体内传递系统（IDSs）对于实现治疗剂的临床应用至关重要，尤其是那些具有低生物利用度或剂量受限的全身毒性的药物。IDSs 的进展，以聚合物纳米颗粒和病毒载体为代表，促进了多种治疗模式的快速发展，包括体细胞基因组编辑、基于 mRNA 的疗法以及靶向癌症治疗。
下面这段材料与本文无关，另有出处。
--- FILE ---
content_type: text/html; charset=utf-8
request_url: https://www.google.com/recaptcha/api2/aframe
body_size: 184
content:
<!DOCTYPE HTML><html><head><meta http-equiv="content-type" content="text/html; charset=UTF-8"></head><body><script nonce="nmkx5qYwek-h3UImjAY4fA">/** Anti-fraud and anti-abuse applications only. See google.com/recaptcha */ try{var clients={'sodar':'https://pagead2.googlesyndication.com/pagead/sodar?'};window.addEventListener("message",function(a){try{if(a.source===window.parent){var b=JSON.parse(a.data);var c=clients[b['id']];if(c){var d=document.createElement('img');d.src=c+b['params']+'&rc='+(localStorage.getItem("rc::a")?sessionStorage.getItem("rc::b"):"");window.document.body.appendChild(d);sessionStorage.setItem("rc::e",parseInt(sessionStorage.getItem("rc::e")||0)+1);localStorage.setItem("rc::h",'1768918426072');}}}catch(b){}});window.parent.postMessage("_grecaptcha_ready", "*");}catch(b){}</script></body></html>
然而，一个主要且持续存在的限制仍然存在：它们被体内清道夫系统非选择性清除，这大大降低了对目标组织的传递效率。在所有器官中，肝脏是 IDS 清除的主要场所，常驻的库普弗细胞（KCs）作为主要的清道夫，可以捕获大部分给药剂量。目前减少肝脏 IDS 清除的策略主要依赖于抗污染表面改性、材料重新设计、KC 饱和和清道夫受体阻断。尽管这些方法取得了部分成功，但仍有很大改进空间，特别是在通用性、安全性、肝脏选择性和临床可转化性方面。

原理：
尽管在材料和工程优化方面进行了大量努力，但对肝脏如何维持其清除IDSs的强大基础能力鲜有关注。因此，识别调控KC-IDS相互作用的核心信号通路将使能够实施根本不同的递送增强策略，并适用于各种IDSs。鉴于肠道微生物群与肝脏之间的密切交流，我们假设存在一个肠-肝信号轴，以增强稳定状态下KC对外来物质（包括IDSs）的吞噬作用。
结果：
耗竭肠道微生物群或阻断细菌感应受体显著降低了肝脏清除率，并增强了各种IDSs的递送效率，无论其化学成分或载荷类型如何。这些效果转化为IDS基础疗法（包括体细胞基因组编辑和精准癌症疗法）的显著疗效提高。递送效率的增强归因于库普弗细胞（KCs）的功能性失活，同时伴随其形态学、分子表型和吞噬活性的明显变化。革兰氏阴性细菌被确定为此通路的主要驱动因素，但它们并非通过细菌衍生产物直接作用于KCs。相反，肠道细菌在肠上皮中调节色氨酸代谢，肠上皮来源的血清素成为连接肠道与KC介导的IDS清除的关键信使。血清素通过KCs上特定受体的信号传导触发KCs细胞骨架重塑，并上调吞噬相关基因的表达，从而广泛增强了KCs对各种IDSs的摄取。从治疗角度看，通过饮食限制血清素生产源或阻断相关血清素受体实现的血清素信号瞬时干扰，可广泛增强IDS递送效率。短暂的干预窗口就足以在多种临床相关的IDS基础疗法中实现显著的治疗益处。
结论：
本研究确定了一个共生菌驱动的肠-肝免疫轴作为IDS清除和系统性递送效率的主要调控因子，表明通过调节内源性生物通路可以克服长期存在的药物递送障碍。从转化医学的角度看，针对色氨酸代谢或血清素信号的策略提供了一种广泛适用的方法，通过减少快速的肝脏清除或肝毒性来改善IDS的性能，对基因疗法、基于mRNA的治疗以及精准癌症疗法具有良好的应用前景。

肠-肝免疫轴限制基于IDS的疗法：

肠道微生物群通过维持稳态高水平的肝脏清除功能损害IDS循环。肠上皮将微生物群衍生的刺激传递给肝脏，血清素作为关键信使驱动KC对IDS的吞噬。因此，只有少量IDS到达靶组织，导致在各种应用中治疗效果不理想。NPs，纳米颗粒；LNPs，脂质纳米颗粒；PAMPs，病原相关分子模式。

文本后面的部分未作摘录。